TAREFAS:
1. Transcreva, do texto sobre o documentário acerca de Ney Matogrosso, o trecho que vai de "O início do" até "quem lá vive.", inclusive.
2. Prolongue o texto sobre o documentário acerca de Ney Matogrosso a partir do ponto em que termina.

Ney à superfície

Ney Matogrosso é um artista incontornável na música brasileira do séc.XX e foi já alvo de outros documentários (como Olho Nu, que passou na edição de 2013 do doclisboa), Como tal, pode ser difícil fazer um novo que adicione a esta colecção, sem se perder em repetir o que já foi feito até à exaustão. Felipe Nepomuceno lança-se, assim, à aventura em “Ney à Flor da Pele”, procurando novas formas de contar a história deste artista.

O início do filme mostra imagens de arquivo onde se pode ver a repressão da ditadura em que o Brasil viveu durante duas décadas e começa-se a ouvir a música de Ney. Normalmente, a frase costuma ser “ouve-se a música no fundo”, mas, segundo o próprio realizador: “É bem melhor não ser normal”. Isso quer dizer que a voz off que estamos sempre à espera que surja, de tanto vermos documentários, nunca o faz e o que temos é a música e as imagens de arquivo a fazerem o trabalho de mostrarem o que não se diz. O que quer dizer que o âmbito em que o filme pode funcionar melhor é reduzido às pessoas que conhecem a história recente do Brasil, nomeadamente, quem lá vive.

DADOS DE ORIGEM:
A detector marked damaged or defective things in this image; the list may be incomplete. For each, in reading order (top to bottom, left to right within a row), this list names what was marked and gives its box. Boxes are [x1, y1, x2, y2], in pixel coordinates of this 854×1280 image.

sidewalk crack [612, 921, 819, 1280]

RESULTADOS ESPERADOS:
1.
O início do filme mostra imagens de arquivo onde se pode ver a repressão da ditadura em que o Brasil viveu durante duas décadas e começa-se a ouvir a música de Ney. Normalmente, a frase costuma ser “ouve-se a música no fundo”, mas, segundo o próprio realizador: “É bem melhor não ser normal”. Isso quer dizer que a voz off que estamos sempre à espera que surja, de tanto vermos documentários, nunca o faz e o que temos é a música e as imagens de arquivo a fazerem o trabalho de mostrarem o que não se diz. O que quer dizer que o âmbito em que o filme pode funcionar melhor é reduzido às pessoas que conhecem a história recente do Brasil, nomeadamente, quem lá vive.

2.
Veja-se o caso das imagens que abrem o filme: o preto e branco e a qualidade sugerem imagens de arquivo de um passado não tão recente, mas qualquer outro contexto está ausente. As entrevistas que são utilizadas também são todas de arquivo, e focam-se mais na famosa persona que Ney sempre utilizou nas suas performances do que nos contextos sócio-políticos. O que não quer dizer que não se possa retirar algo destas mesmas entrevistas, apenas que, para quem não tem o conhecimento, tudo o que é implícito é perdido. Lembra a história do cimento romano, cuja receita se perdeu apenas porque um dos elementos mais importantes era sobejamente conhecido que se referia a água do mar, portanto bastava escrever “adicionar água”, da mesma maneira que, quando falamos em ovos parece absurdo adicionar o “de galinha”.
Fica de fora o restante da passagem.